» Text segment
..........

The enigma is that my body simultaneously sees and is seen. That which looks at all things can also look at itself and recognize, in what it sees, the "other side" of its power of looking....It is not a self through transparence, like thought, which only thinks its object by assimilating it, by constituting it, by transforming it into thought.... (8)

In spite of the different terminology the two philosophers employ, it would be quite hard, I submit, to fail to notice some highly intriguing intertextual resonance that rings between the passages just quoted. Clearly the common motif from which these textual variations well forth is the ontological notion of the bodily, expressive self as obtaining in and through the chiasmic, in Merleau-Ponty's term, or self-contradictory, in Nishida's term, relationship between the bodily self and the world. In other words, just as Nishida's initial position of pure experience developed, through a process of further self-critique, into a new "dialectical" vision of the self, Merleau-Ponty's early philosophy of ambiguity was transformed into a chiasmic vision of the self.

..........

» Excerpted data

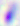

400x magnification. Toxoplasma gondii is shown. Micrograph.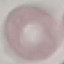

Summary:
  - Malaria status: uninfected
  - Preparation: thin blood smear
  - Stain: Giemsa
  - Capture: smartphone through the microscope eyepiece
  - Image type: automatically extracted cell patch, resized to 64 × 64 pixelsIdentify the parasite.
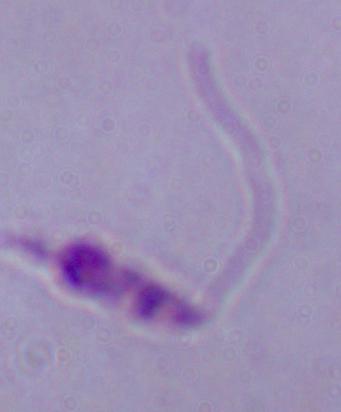

This is Leishmania.

Micrograph. Captured at 1000x magnification.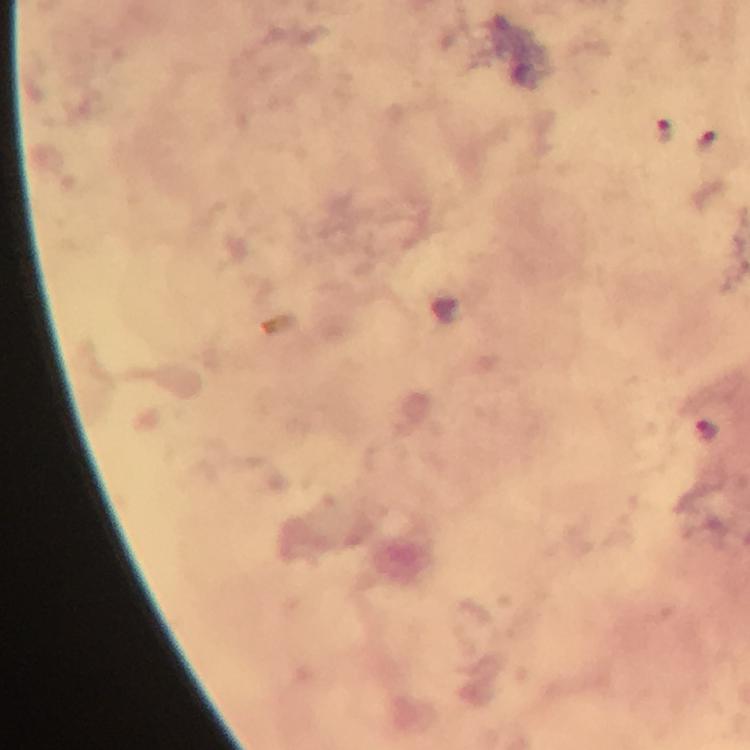
stain = Giemsa
image size = 750×750 pixels
context = from a malaria diagnostic workup
capture = smartphone camera through the microscope
magnification = 100x
Plasmodium parasite locations = approximate centers as {x, y} in pixels: {664, 129}, {709, 431}
preparation = thick blood film
cropped from = a single field of view
immersion oil = used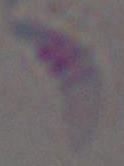 Toxoplasma gondii is seen. Captured at 1000x magnification. Photomicrograph.Give the position of every P. falciparum parasite, noting its life-cycle stage.
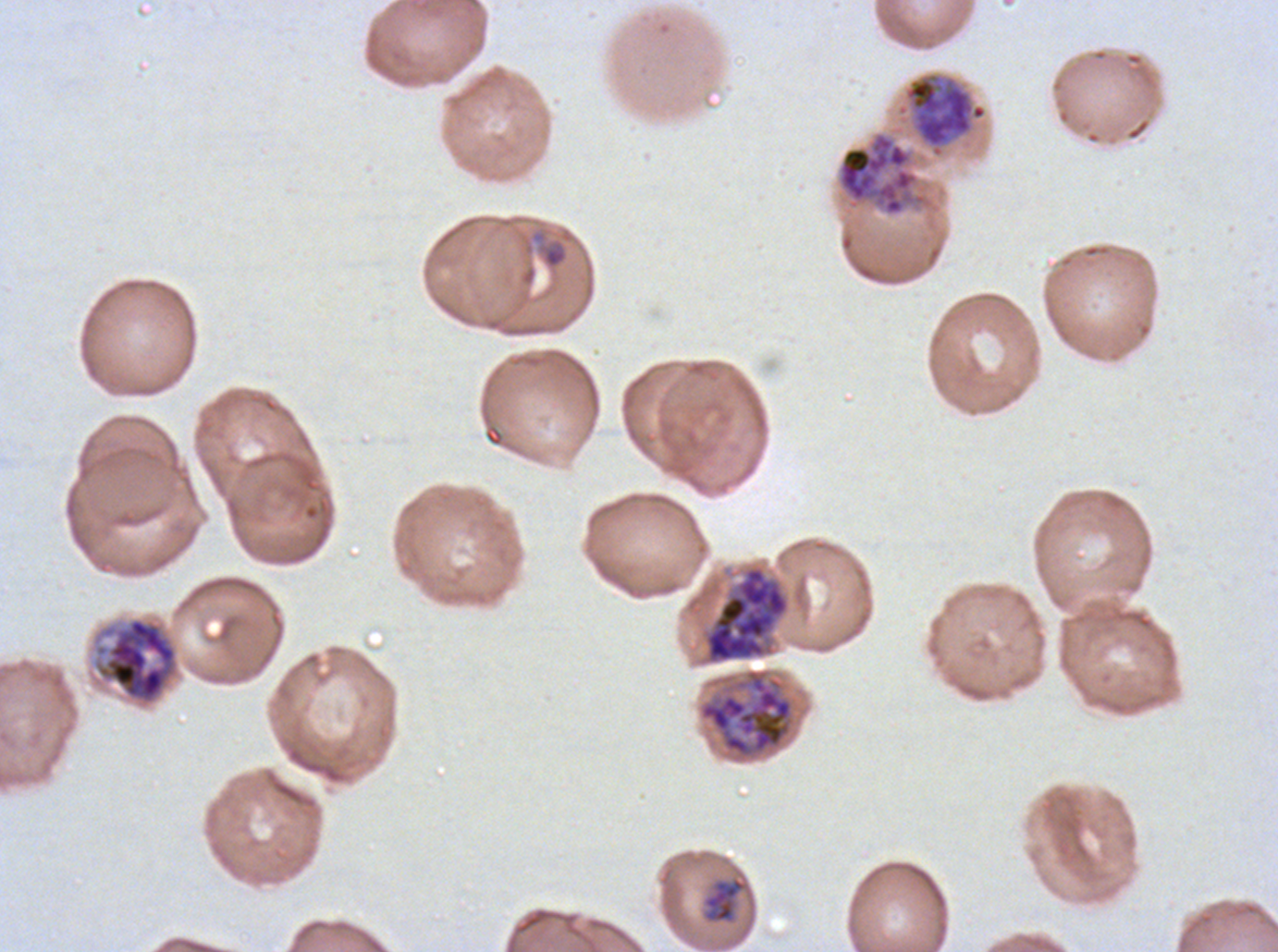
Approximate bounding boxes as [x1, y1, x2, y2] in pixels.
Late-ring/early-trophozoite forms: [543, 245, 567, 268].
Late trophozoites: [704, 877, 746, 922].
Early schizonts: [903, 71, 988, 158], [704, 566, 790, 665], [92, 616, 180, 707], [697, 667, 796, 762].
No rings, mid trophozoites, late schizonts, segmenters, or gametocytes observed.

Thin blood film. A sub-image separated from a larger composite. Image is 1278×952 pixels. P. falciparum cultured ex vivo for 24 to 48 hours, from a patient in The Gambia. Giemsa stain. Life-cycle stages observed: late-ring/early-trophozoite, late trophozoite, early schizont.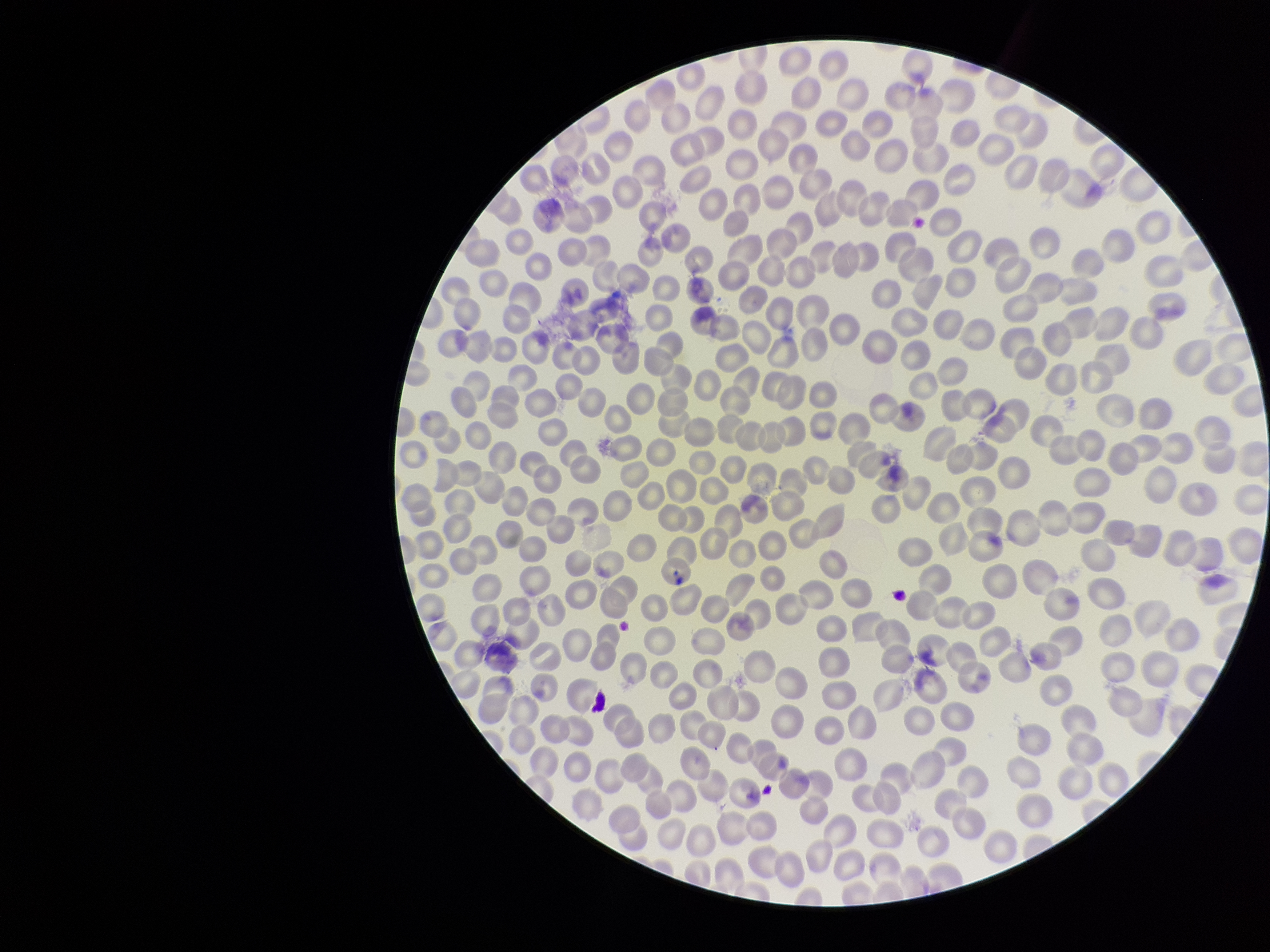

{
  "capture": "smartphone photograph through the microscope eyepiece",
  "image_size": "1270×952 pixels",
  "red_blood_cell_count": 332,
  "preparation": "thin smear",
  "stain": "Giemsa",
  "parasitized_red_blood_cells": "none identified",
  "parasitized_red_blood_cell_count": 0,
  "field_of_view": "single",
  "patient_malaria_status": "negative"
}Assess this cell for malaria.
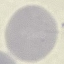

It is uninfected.

Cell patch, automatically extracted from a larger field of view and resized to 64 × 64 pixels. Thin smear of blood. Giemsa-stained preparation. Photographed with a smartphone camera at the microscope eyepiece.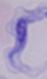
identification = trypanosome
modality = photomicrograph
magnification = 1000x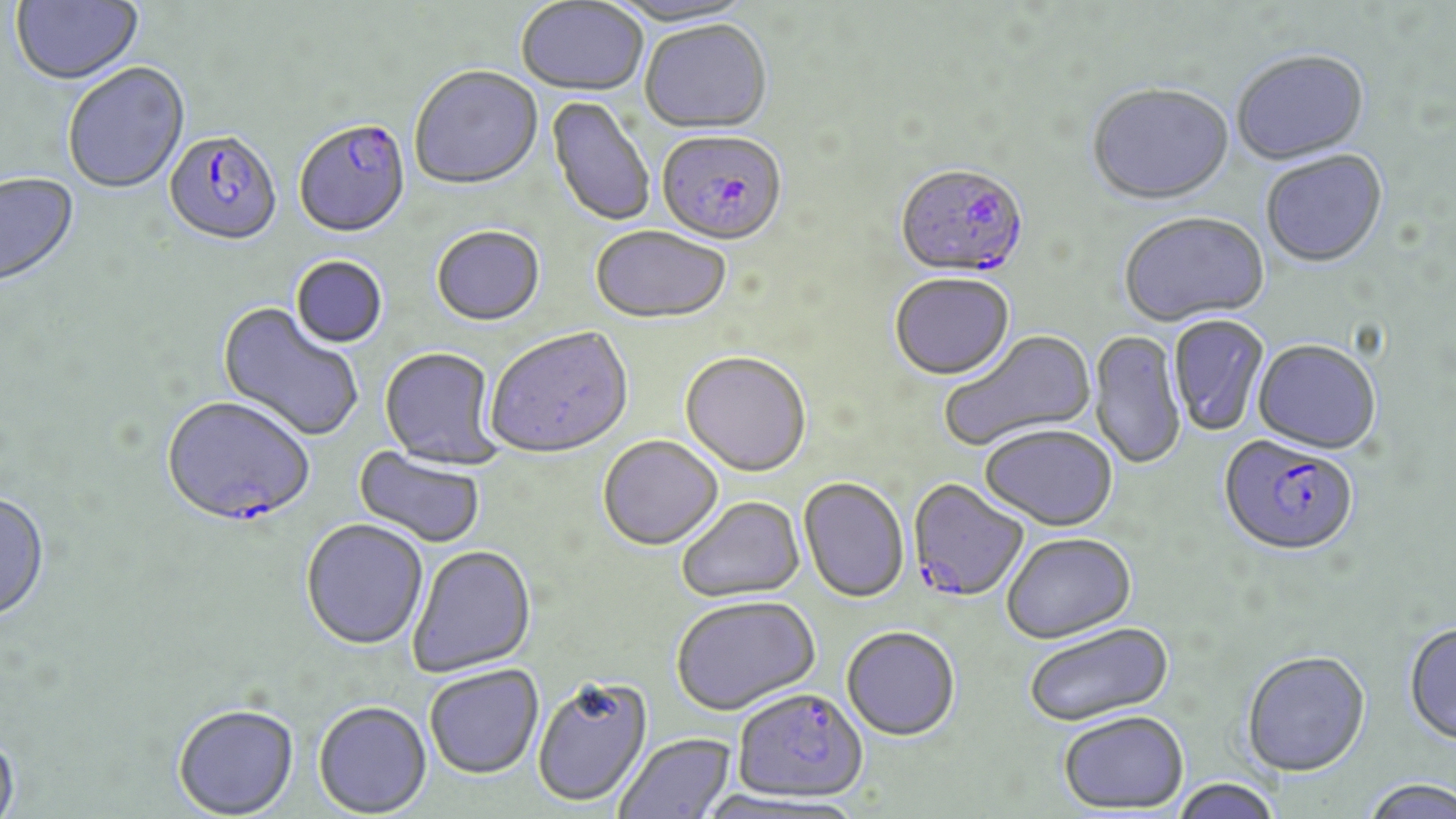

..........

» Problem set
a. According to the passage on Nishida and Merleau-Ponty, what was Merleau-Ponty's early philosophy of ambiguity transformed into?
b. Proceed with the passage on Nishida and Merleau-Ponty, picking up right after its final sentence.
The entries were taken from a separate source.

» The replies
a. A chiasmic vision of the self.

b.
Now the ambiguous body is essential to considering our existence in the world, not because the body is ambiguous in the negative sense of ever oscillating indeterminately between the subjective and the objective poles, but because the ambiguous body is incessantly playing the pivotal role in the self-reflexive structuring of the bodily field of experience. Nishida literally struggled to chisel out such a vision under the titles of acting intuition; and, so did Merleau-Ponty under the titles of the flesh and the chiasm.

In Merleau-Ponty's thought, the idea of Gestalt turned out to form an organic unity with some of his other key ideas such as those of incarnate existence and the horizon-structurality of the perceptual field. At the same time, he calls the very notion of Gestalt into question. In a note for The Visible and the Invisible, he writes:

And who experiences it [a Gestalt]? A mind that would grasp it as an idea or a signification? No. It is a body — In what sense? My body is a Gestalt. It is co-present in every Gestalt. It is a Gestalt; it also, and eminently, is a heavy signification, it is flesh; the system it constitutes is ordered about a central hinge or a pivot which is openness to..., a bound and not a free possibility....And at the same time it is a component of every Gestalt. The flesh of the Gestalt... is what responds to its inertia, to its insertion in a "world," to its field biases. (9)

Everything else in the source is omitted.